Kırmızı Pazartesi Üstüne - Aydan Çelebi - Sevdalım Hayat
Kırmızı Pazartesi Üstüne - Aydan Çelebi

Kırmızı Pazartesi Üstüne - Aydan Çelebi

Paylaş


Katılımcı: Aydan Çelebi

Tarih:  29.11.2017

Kitap: Kırmızı Pazartesi / Gabrıel Garcia Marquez

Tema: Toplumsal ahlak kuralları, namus cinayeti, ön yargı, kadın, yalnızlık, ötekileştirme. 

Konu: Kitabı okumaya başladığınız andan itibaren bir cinayetin işleneceğini biliyorsunuz, buna rağmen son sayfaya kadar merak ve endişe ile okumaya devam ediyorsunuz. Tüm kasabanın bildiği ama engel olmadığı Santiago Nasır  cinayeti.

Anlatım: Anlatıcının bakış açısı ile birlikte pek çok kişinin düşüncesi aktarılmış, sanki bu olayın geçtiği yerde yaşayan herkesle röportaj yapılıyor. Anlatılan hikaye kısa bir sürede yaşanıyor olsa da, çok uzun zamana yayılmış bir açıdan bakılıyor.

Çağrışım:

Kadın, namus, cinayet  kelimelerinin kullanıldığı cümleleri duyduğumda bir ürperti sarar beni. İnsan haklarının herkesi her şeyden koruyup kollayabilecek bir gücü olduğuna inanmak istiyorum ama işlerin daha karmaşık olduğundan da haberim var. Her geçen gün  “insan”, “hak”, “insan hakları” kavramlarıyla ilgili ne kadar büyük sorunlar yaşandığına tanık oluyorum. Yaşıyorum, görüyorum.

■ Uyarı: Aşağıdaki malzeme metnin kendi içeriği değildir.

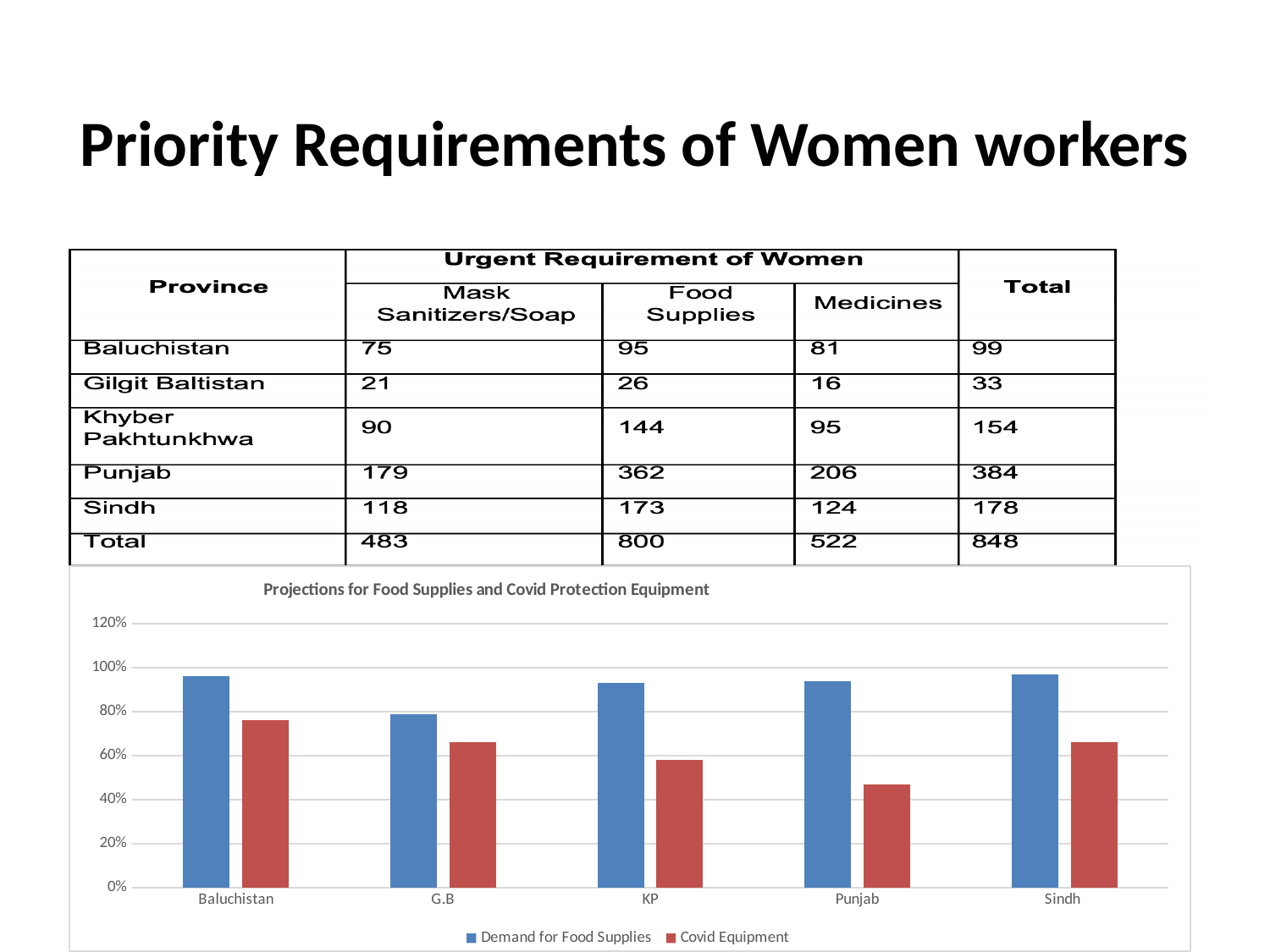
Which province has the lowest value for Demand for Food Supplies? G.B Is the Covid Equipment value for KP greater or less than 80%? less What kind of chart is shown on the slide? bar chart Which province has the lowest value for Covid Equipment? Punjab How many series does the chart's legend list? 2 Is the Demand for Food Supplies value for Baluchistan greater or less than 80%? greater How many provinces are shown on the x axis of the chart? 5 What is the title of the chart on the slide? Projections for Food Supplies and Covid Protection Equipment Which province has the highest value for Covid Equipment? Baluchistan For Baluchistan, which is larger: Demand for Food Supplies or Covid Equipment? Demand for Food Supplies Is the Covid Equipment value for Punjab greater or less than 60%? less Which colour represents Covid Equipment in the chart? red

Namus cinayeti, kadınların insan haklarının en dehşet verici ihlallerinden birisi ve yargısız infaz şekli. Romanda bu sefer bir erkek namus cinayetinin hedefindedir.

Ölen gerçekten Nasır'mıdır yoksa kasabada yaşayan  insanlar mıdır? Tüm sakinleriyle bir kasaba halkı, yaşanan felakete ortak olmuştur.

Törenin topluluklarda ikiyüzlülük yaratan etkisinden söz etmek yanlış olmaz sanırım. Birçok konuda farklı özelliklere sahip insanlar, töre söz konusu olduğunda birbirleriyle aynılaşabiliyorlar. Kırmızı Pazartesi’deki kasaba sakinleri de öyle, aralarındaki onca farka rağmen, töre ile ilgili aynı olaya aynı tepkileri veren aynı değer yargılarına sahip olarak anlatılıyor. Yani namus uğruna öldürmenin toplum için suç sayılmadığını gösteriliyor. İnsanlık halleri ve toplumun bireye baskısı konu ediliyor.

Yazar roman boyunca çeşitli imgeler kullanarak okuyucuya roman kahramanları hakkında ipuçları veriyor. Santiago'nun masumiyetini onu bir kelebeğe benzeterek ya da rüyasında gördüğü badem ağacı, bu ağacın çiçeği ve beyaz renk ile, Vicarioların yalancı ve iftira atan kişiliğini avcıya benzeterek, Piskopos'un saygıya ve yapılan hazırlıklara layık olmadığı düşüncesini yine böyle imgelerle okuyucuya hissettiriyor.

Kitap bitti. Suç nedir? Suçlu kimdir? Sorularının cevaplarını arıyorum. Cinsiyetsiz bir bakış açısı ile, kadın veya erkek bakış açılarına hapsolmadan, sadece insan olarak yaşamda umut var diyorum. Emeğiyle yaşayan insanda umut var, eşitlik, hak ve adalet için değiştirip dönüştüren insanda umut var, şiddetle ve cehaletle mücadele eden insan da umut var.